E agora aquilo. O Dr. Sebastião não se conformava. Os comunistas, que eram por definição gente responsável, educada e moralmente superior, andavam a dar tiros nas paredes, como se fossem garotos. Corriam até boatos que existiam no CT bombas enterradas.

Sobre as bombas, o UEC que alvejava cristos prontamente desmentiu o boato. Aquele era o seu tesouro revolucionário e não estava decidido a partilhar a informação da sua existência com um burguês, mesmo que se afirmasse comunista e tivesse passado pelas prisões salazaristas por distribuir jornais do Partido.

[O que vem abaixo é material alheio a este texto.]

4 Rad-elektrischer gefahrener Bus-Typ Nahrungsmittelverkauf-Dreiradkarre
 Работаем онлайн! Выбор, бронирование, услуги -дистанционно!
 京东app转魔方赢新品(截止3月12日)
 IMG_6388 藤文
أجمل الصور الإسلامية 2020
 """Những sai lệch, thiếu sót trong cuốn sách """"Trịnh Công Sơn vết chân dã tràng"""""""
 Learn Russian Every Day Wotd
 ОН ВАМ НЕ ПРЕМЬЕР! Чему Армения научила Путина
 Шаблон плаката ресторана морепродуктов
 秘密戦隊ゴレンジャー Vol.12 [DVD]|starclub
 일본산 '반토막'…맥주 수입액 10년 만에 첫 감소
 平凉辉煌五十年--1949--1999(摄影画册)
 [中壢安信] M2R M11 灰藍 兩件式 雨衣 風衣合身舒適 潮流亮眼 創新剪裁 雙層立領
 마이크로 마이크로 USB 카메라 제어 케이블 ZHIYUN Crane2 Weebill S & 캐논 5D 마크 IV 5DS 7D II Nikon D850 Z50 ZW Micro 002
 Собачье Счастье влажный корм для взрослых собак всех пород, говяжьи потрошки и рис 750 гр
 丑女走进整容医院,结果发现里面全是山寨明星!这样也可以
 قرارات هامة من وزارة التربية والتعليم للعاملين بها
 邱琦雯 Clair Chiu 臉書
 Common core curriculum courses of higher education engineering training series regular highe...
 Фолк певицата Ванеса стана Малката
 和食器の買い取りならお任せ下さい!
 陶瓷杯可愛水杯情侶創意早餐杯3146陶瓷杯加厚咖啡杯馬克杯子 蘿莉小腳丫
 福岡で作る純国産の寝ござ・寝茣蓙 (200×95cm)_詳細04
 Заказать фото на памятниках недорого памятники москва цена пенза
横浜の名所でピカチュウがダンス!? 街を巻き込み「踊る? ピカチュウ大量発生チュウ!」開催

Perante o mutismo esquerdizante dos UEC, a indiferença activa do Martins e a sisudez imbecilizante do funcionário, o Dr. Sebastião acalmou. O passo seguinte foi marcar uma reunião da Comissão Política Concelhia para discutir o assunto para essa mesma noite. Perante o ambiente insurreccional que se vivia no CT, os camaradas dirigentes resolveram, a sugestão do Dr. Sebastião, reunir-se na sala de jantar da sua residência. A ter lugar no CT, a grande maioria dos quadros dirigentes revolucionários podia vir a ser insultada pela arraia ignara na casa que diziam sua, mas que de facto pertencia, por direito arrendatário ao Dr. Sebastião. Bem vistas as coisas, era ele quem pagava a renda. Em nome do Partido, é certo, mas o dinheiro era dele. Ou melhor, dos seus doentes, que a troco das consultas o remuneravam com algum custo mas copioso reconhecimento. Os comunistas mais rancorosos afirmavam, entre dentes, que a saúde era um direito do povo, por isso o dinheiro cobrado pelas consultas transformava o Dr. Sebastião num explorador. Mesmo aliado do povo e comunista detentor da indelével insígnia da sua passagem pelas prisões políticas fascistas, não deixava de ser um mero cúmplice circunstancial do proletariado que a seu tempo deixaria de poder prosseguir na mesma senda, por manifesta contradição de classe. O materialismo dialéctico assim o profetizava. E o que a ciência política marxista-leninista afirma nenhuma teoria burguesa consegue contradizer.